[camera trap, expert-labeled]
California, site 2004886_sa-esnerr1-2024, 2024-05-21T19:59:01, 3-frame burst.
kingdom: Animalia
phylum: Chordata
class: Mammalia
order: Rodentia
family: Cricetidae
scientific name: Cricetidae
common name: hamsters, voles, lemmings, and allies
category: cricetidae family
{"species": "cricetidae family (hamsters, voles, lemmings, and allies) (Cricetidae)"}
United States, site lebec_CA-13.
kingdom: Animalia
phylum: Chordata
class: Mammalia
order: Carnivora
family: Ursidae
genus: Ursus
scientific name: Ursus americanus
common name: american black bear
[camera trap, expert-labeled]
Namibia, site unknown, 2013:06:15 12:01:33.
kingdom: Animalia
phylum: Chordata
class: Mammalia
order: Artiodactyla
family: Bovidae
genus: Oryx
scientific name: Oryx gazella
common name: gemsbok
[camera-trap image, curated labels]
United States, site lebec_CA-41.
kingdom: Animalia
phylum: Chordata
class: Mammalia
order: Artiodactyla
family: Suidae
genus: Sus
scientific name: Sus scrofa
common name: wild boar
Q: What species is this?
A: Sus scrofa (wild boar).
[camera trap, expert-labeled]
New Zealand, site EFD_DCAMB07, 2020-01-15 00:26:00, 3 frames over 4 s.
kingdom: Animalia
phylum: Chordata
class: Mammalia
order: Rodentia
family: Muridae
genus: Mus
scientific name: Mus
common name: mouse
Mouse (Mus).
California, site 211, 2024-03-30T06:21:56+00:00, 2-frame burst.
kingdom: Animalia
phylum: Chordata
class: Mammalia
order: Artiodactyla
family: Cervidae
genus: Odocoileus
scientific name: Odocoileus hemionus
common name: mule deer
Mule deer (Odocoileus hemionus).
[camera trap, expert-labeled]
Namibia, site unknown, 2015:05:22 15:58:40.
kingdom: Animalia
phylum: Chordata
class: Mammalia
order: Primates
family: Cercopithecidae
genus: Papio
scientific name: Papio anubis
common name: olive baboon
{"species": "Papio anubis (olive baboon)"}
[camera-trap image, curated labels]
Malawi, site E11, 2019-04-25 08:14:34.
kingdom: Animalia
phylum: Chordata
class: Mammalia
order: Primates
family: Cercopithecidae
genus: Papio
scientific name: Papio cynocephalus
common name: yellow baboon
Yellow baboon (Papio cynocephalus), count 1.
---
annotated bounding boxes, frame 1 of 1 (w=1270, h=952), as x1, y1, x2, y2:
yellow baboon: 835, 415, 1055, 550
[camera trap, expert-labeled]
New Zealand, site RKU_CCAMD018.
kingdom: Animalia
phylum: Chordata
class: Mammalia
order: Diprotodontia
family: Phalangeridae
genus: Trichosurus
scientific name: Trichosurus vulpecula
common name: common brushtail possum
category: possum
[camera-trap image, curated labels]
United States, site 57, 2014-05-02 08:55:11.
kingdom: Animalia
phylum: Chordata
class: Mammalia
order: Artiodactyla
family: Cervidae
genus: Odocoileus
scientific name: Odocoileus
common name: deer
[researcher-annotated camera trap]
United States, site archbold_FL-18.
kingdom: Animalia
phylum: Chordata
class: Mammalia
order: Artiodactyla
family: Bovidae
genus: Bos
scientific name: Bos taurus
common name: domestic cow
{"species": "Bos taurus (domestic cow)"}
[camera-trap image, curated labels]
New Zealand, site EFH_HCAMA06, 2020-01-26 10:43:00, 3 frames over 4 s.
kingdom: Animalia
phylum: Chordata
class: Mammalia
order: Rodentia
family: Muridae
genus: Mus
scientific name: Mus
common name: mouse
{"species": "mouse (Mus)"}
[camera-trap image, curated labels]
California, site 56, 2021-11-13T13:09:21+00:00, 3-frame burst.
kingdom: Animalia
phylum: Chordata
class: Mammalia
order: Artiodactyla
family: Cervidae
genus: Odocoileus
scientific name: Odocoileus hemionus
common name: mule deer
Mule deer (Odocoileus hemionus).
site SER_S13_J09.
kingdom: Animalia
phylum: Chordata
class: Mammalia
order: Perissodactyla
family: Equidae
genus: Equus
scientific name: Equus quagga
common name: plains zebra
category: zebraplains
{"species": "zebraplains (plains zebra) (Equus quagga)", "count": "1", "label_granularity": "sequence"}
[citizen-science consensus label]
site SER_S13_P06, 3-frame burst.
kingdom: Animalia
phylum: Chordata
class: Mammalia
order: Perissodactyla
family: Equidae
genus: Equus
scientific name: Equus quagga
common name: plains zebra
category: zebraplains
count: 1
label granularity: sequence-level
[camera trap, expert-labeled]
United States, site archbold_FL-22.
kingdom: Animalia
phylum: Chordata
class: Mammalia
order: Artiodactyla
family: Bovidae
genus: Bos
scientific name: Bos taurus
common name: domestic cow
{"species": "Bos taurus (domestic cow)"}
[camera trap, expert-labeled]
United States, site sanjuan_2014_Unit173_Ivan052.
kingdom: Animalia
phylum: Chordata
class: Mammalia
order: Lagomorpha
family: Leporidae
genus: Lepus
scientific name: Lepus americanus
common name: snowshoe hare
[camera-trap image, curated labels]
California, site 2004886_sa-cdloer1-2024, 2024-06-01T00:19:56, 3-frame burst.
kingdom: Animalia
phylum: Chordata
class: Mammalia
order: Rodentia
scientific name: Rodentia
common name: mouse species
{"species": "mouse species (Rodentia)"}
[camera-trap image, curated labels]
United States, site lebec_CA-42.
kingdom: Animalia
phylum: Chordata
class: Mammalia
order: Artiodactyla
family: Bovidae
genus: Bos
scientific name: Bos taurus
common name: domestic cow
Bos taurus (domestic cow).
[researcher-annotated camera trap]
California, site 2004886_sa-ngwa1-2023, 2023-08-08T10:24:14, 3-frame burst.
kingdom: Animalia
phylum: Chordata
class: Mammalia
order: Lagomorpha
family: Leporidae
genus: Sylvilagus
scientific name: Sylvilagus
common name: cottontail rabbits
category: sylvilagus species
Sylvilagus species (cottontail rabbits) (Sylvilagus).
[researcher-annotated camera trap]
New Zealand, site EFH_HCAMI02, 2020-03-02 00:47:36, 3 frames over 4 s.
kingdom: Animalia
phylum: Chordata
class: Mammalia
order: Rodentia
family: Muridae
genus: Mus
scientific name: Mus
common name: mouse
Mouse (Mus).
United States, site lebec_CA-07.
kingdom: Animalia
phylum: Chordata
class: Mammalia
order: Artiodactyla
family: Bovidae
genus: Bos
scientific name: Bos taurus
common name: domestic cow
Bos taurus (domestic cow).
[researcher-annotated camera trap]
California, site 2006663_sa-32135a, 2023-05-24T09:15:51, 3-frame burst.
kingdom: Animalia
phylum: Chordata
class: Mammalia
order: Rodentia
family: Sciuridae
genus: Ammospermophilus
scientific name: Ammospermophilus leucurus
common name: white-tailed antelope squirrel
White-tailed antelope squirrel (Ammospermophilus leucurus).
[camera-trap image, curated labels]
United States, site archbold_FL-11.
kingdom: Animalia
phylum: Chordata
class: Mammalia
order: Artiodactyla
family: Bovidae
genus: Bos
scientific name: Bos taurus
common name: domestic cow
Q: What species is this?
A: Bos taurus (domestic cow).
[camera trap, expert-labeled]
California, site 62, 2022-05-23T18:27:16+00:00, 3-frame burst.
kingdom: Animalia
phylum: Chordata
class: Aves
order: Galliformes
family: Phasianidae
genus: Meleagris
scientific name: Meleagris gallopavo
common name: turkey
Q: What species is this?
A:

**WHAT YOU NEED TO DO:** In the entries above, find the line with "2024-06-01T00:19:56, 3-frame burst." and the line with "United States, site lebec_CA-07.", then set down exactly those two and every line between them, nothing else.

**FINAL ANSWER:**
California, site 2004886_sa-cdloer1-2024, 2024-06-01T00:19:56, 3-frame burst.
kingdom: Animalia
phylum: Chordata
class: Mammalia
order: Rodentia
scientific name: Rodentia
common name: mouse species
{"species": "mouse species (Rodentia)"}
[camera-trap image, curated labels]
United States, site lebec_CA-42.
kingdom: Animalia
phylum: Chordata
class: Mammalia
order: Artiodactyla
family: Bovidae
genus: Bos
scientific name: Bos taurus
common name: domestic cow
Bos taurus (domestic cow).
[researcher-annotated camera trap]
California, site 2004886_sa-ngwa1-2023, 2023-08-08T10:24:14, 3-frame burst.
kingdom: Animalia
phylum: Chordata
class: Mammalia
order: Lagomorpha
family: Leporidae
genus: Sylvilagus
scientific name: Sylvilagus
common name: cottontail rabbits
category: sylvilagus species
Sylvilagus species (cottontail rabbits) (Sylvilagus).
[researcher-annotated camera trap]
New Zealand, site EFH_HCAMI02, 2020-03-02 00:47:36, 3 frames over 4 s.
kingdom: Animalia
phylum: Chordata
class: Mammalia
order: Rodentia
family: Muridae
genus: Mus
scientific name: Mus
common name: mouse
Mouse (Mus).
United States, site lebec_CA-07.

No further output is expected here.